CalFresh can also be used at participating farmers markets in Sacramento. By allowing CalFresh customers to spend their benefits at the farmers’ market, CalFresh recipients purchase far more productive, receiving fresher, healthier foods than when they spend their benefits at more traditional retail locations. Additionally, many of these farmers markets offer incentive programs, such as Market Match, that motivate CalFresh users to spend more of their benefits at farmers' markets by matching the first $5-$20 in benefits spent per market day with vouchers to spend on fruits and vegetables.

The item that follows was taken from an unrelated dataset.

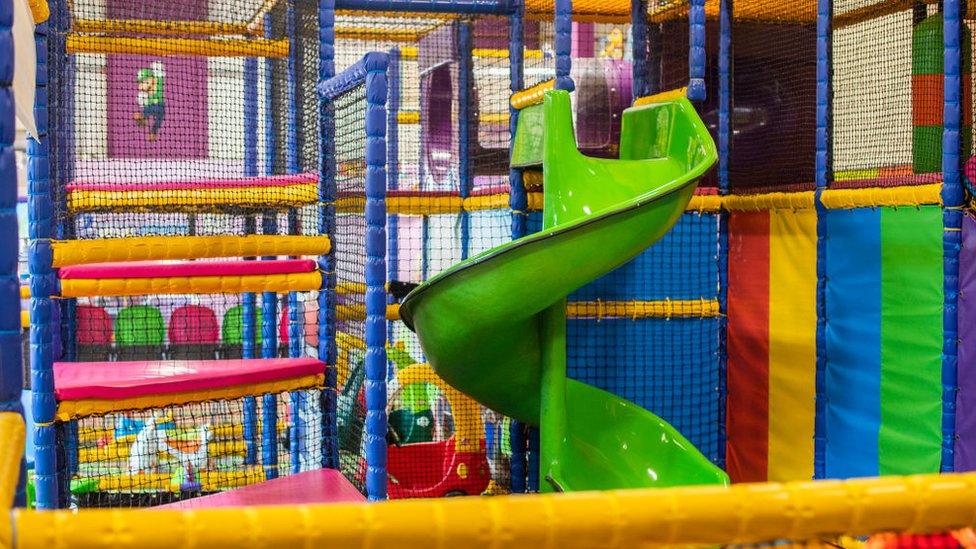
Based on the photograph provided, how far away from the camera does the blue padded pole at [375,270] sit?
332 centimetres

Yet, many recipients of CalFresh are not aware of these incentive programs, or even that they can use their benefits at farmers markets. Increased outreach to eligible individuals is needed to ensure families have access to affordable fresh fruits and vegetables.
The efforts of the CalFresh at Farmers Markets campaign benefit the whole community, not just CalFresh households: This program has indirect positive impacts on neighborhood vibrancy, by increasing the sustainability of farmers’ markets, ensuring that they continue to serve as a community asset. Further, when CalFresh users spend their benefits at farmers’ markets, the money stays local, going to small and mid-size farmers, which has a disproportionately positive effect on the local economy.
This program results in additional sales for local farmers, which benefits both urban and rural populations. A University of California study found that, for every dollar of sales, Sacramento Region agricultural producers engaged in direct marketing (such as farmers’ markets) are generating twice as much economic activity within the region as producers who are not involved in direct marketing (such as selling wholesale or through grocery store retail). This strong economic development impact is due primarily to the fact that direct marketers source a much larger percentage of their inputs within the region (89%) than do non-direct marketers (45%).
So what can we do to ensure fresh, healthy, local food gets into the hands of more residents that rely on CalFresh? Let’s engage with the community, City and County agencies and elected officials to improve CalFresh outreach and utilization.